As Schroeder-Arce observed her own teenage daughter’s online classes, she was dismayed to see how little interaction and embodied learning were included in those classes.
“Something that we all have in common in our disciplines in the College of Fine Arts is the idea that the arts are about connecting,” said Schroeder-Arce. “Art is about expression, and in a pandemic when we're all having so many feelings, our students need opportunities to connect and express themselves and to think about what's going on. The arts can really help with that.”
So she and other faculty members in the college worked diligently to model embodied learning methods for their UTeach Fine Arts students. In one exercise, as students entered the Zoom room for class, Schroeder-Arce played music in the background as she moved her arms and body. Students knew from previous classes that their job was to mirror their professor, and seeing a grid of Zoom boxes with students making the same movement turned out to be a uniting force for the students in the class, creating a sense of connection, even in a virtual space.

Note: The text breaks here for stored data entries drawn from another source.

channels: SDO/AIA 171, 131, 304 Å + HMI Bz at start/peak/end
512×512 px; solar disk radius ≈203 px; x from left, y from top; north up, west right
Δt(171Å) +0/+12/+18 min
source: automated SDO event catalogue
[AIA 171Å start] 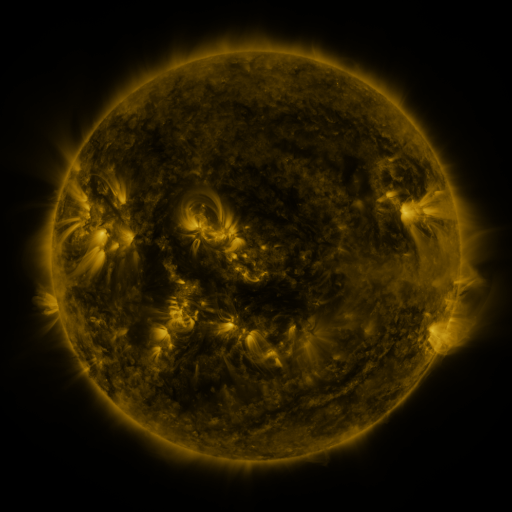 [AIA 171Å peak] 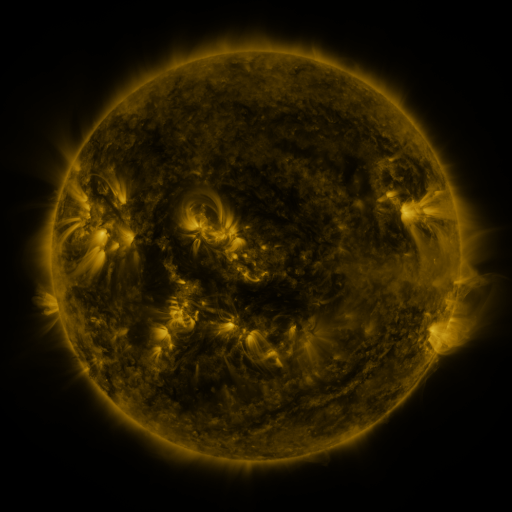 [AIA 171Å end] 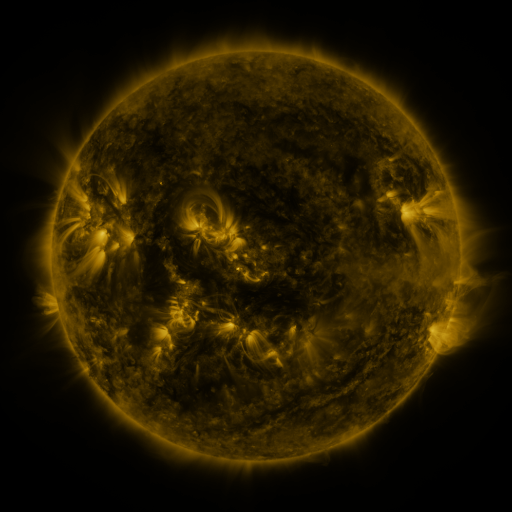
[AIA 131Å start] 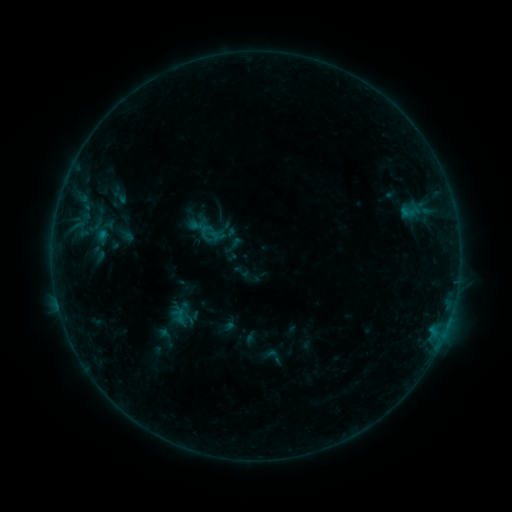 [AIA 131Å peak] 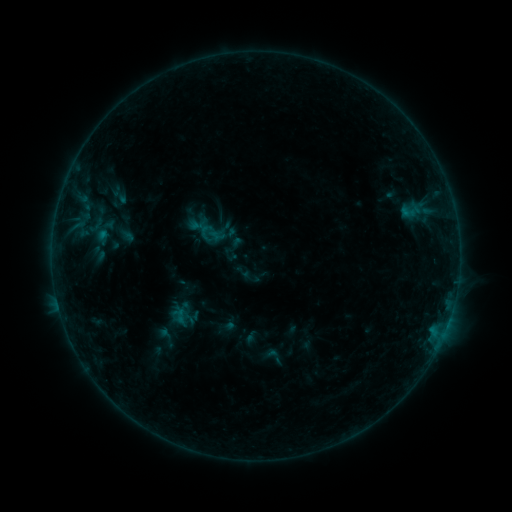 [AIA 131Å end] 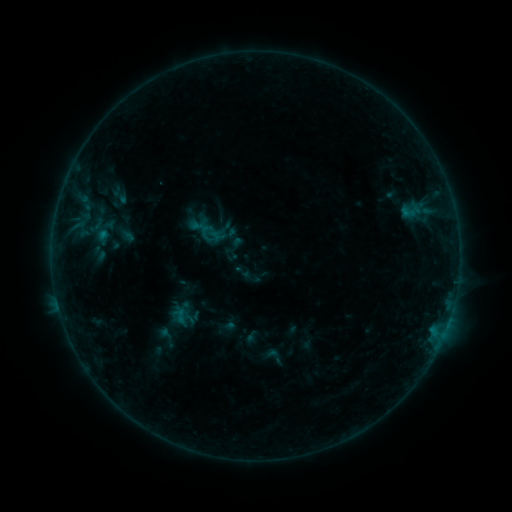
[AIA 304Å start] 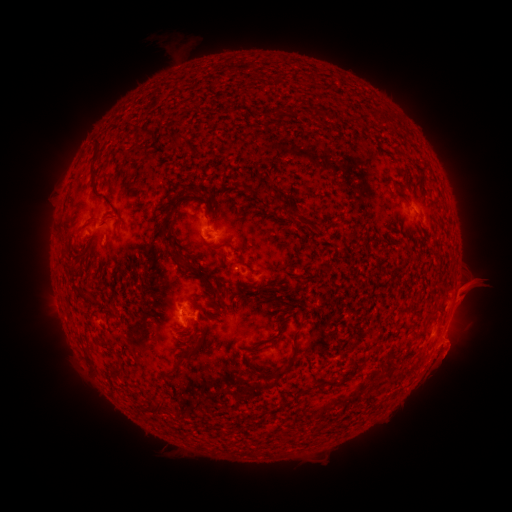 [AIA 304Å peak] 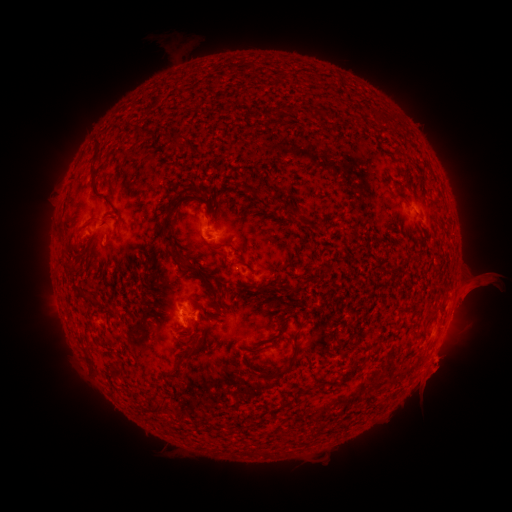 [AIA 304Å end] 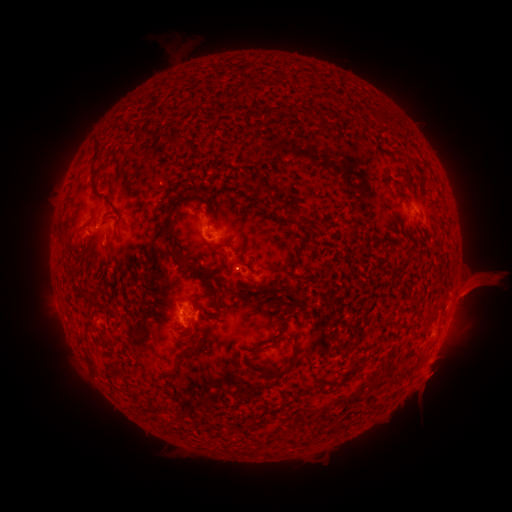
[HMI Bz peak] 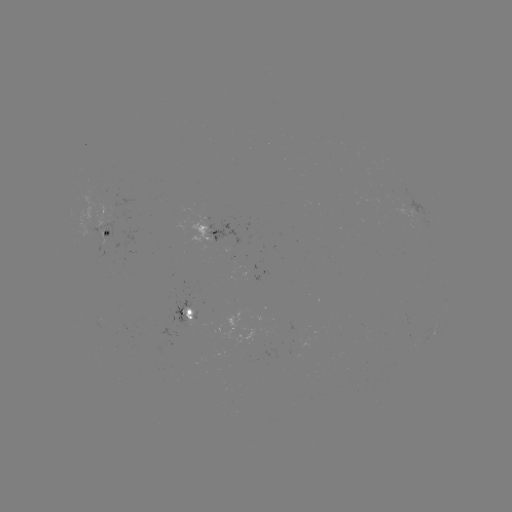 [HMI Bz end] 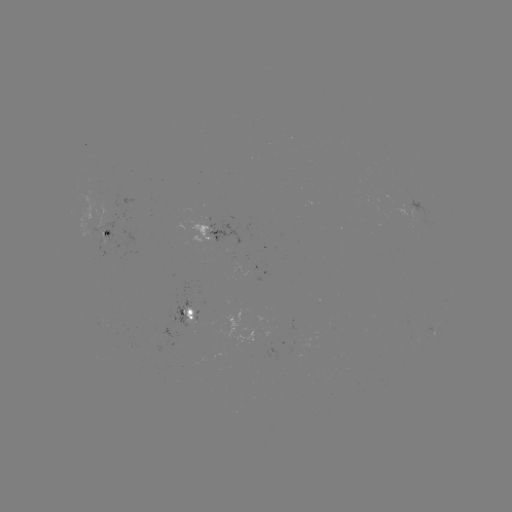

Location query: eruption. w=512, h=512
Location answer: (444, 362).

On top of scrambling to transition their own classes online last spring, the UTeach Fine Arts faculty members had to grapple with an added wrinkle for their student teachers in their final semester. With strict requirements from the Texas Education Agency (TEA) in place for how many hours a student teacher must teach in a physical classroom to earn a teaching certification, what would happen to all the student teachers who had been sent home when school districts shut down their in-person classes?
The TEA ultimately did relax the rules to ensure student teachers could complete their teacher certification requirements last spring, and Schroeder-Arce and other UTeach Fine Arts faculty members continue to advocate on behalf of students to make sure that the unique needs of arts teachers are addressed in the agency’s policy changes.
Ultimately, Schroeder-Arce hopes that students can look back on their experience from this year and see how it made them more creative, more adaptable educators.
“I know that eventually, with reflection, it’s going to be incredibly meaningful for our future fine arts teachers to have been going through this program right when the pandemic hit.”